Anyway back to the present. The poor old model which used to be so pristine is sadly somewhat 'battle scarred' and has lost a wheel; the passing of the years in a loft have not helped either. However I put in an engine and a tank and cameras were pointed at it and us. The engine is one of Ken Bedford's that we flew for him, effectively as a 'works' team, in our later seasons and I am fairly sure it's the one with which we did the 100mph average (10 miles in less than 6 minutes) final.
The surviving model is the last and best of the line - the red and white one, "No. 15" and the one in the 1959 Nationals photo - not its blue and white predecessor, with which we made our name and which most people seem to remember best. Don was a brilliant model maker and his models were always turned out to the very finest 'exhibition standard' and were beautifully elegant, including the much admired, hand carved, lady pilot with pony tail hair, and they really captured the spirit of the full size racers in which team racing has its roots.
In some of the pics which include Don and myself (on the right), I am holding one of the tanks and the survivor of the two engines I built myself.

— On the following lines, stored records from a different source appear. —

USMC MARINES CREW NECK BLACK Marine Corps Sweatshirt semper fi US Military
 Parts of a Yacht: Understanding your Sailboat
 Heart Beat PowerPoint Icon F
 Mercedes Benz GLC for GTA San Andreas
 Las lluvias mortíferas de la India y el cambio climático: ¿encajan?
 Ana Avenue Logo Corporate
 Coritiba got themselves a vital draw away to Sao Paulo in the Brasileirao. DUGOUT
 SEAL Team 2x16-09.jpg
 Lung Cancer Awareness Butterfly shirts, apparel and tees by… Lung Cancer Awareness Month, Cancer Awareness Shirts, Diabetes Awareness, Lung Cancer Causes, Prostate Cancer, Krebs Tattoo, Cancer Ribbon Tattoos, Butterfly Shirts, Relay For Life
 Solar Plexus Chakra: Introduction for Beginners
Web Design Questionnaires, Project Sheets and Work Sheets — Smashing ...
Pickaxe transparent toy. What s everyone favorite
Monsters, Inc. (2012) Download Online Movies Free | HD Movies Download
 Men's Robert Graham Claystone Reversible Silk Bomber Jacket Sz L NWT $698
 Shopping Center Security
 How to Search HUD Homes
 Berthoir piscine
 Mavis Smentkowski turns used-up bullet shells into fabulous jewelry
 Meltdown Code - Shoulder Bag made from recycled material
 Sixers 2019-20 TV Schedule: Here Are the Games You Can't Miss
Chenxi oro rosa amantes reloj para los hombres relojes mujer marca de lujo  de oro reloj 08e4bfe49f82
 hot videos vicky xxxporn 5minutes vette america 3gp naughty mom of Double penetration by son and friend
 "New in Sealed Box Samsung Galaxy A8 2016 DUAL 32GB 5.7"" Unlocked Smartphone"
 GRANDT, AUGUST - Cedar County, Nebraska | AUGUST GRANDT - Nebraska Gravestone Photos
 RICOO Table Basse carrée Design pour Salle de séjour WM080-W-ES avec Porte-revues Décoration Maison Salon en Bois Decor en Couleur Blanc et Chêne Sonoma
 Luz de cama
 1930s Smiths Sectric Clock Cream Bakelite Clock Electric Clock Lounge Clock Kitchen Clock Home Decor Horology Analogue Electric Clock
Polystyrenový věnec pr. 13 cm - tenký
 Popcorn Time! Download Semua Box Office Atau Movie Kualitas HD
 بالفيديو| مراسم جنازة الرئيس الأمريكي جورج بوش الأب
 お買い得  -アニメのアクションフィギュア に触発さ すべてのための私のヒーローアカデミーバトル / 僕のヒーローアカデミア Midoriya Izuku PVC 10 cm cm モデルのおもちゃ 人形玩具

They were the ones with which we made our name when, for about a year and a half, we could beat everyone including all the 'big names' in team racing.
Since I took the earlier photos I have smartened up the 'pit stop' box a bit and replaced the rusty clips and the perished rubbers on them and this time got most of the right tools etc in their right places - but not quite as I realised afterwards! I must have made that box somewhat later than I thought as I well remember lugging the big box around for many seasons but I was surprised to see in Derek Allen's photo that I was still using the little 'Woolworths' attache case for the tools and spares during the race with the battery separate as late as the 1959 Nationals!
The club emblem I painted by hand on the big box, scaled up from Rex Gough's design which we had made into transfers to go on members' models.
The "cowl off" photograph gives a view that everyone in team racing was desperate to catch sight of when we were beating them all; it was obvious from the sudden step change in performance that we had done something quite revolutionary but no one knew what it was and we kept them guessing for as long as we possibly could! Note how the tank is shoe-horned around the engine to get the little 'chicken hopper' almost level with and as close as possible to the carburettor jet just like the float chamber would be in a full size carburettor.
I hope that you have enjoyed looking at the photographs in this gallery and that they are of interest in getting the feel for what Team Racing was like 50 years and more ago.
Hello from Lyndon Bedford. I still have my dad's '5' car racer and my 2.5 from the same time. I have run mine since but not dad's. I am bringing them both into use again in 2018 some 55 years since made. It was nice to see you, Ray, with the others at dad's house. Dosn't seem possible it was 5 years ago. Hope I see you all again soon. Lyndon.
john r. brown
11-Feb-2017 16:58
I wonder whether Don and Ray can really understand just how highly we (slightly) younger aeromodellers regarded them in 1959/1960. And I have never forgotten taking turns (with Ray) at playing my clarinet, in a tent, in heavy rain, on some aerodrome (probably Waterbeach)in the late 1950s.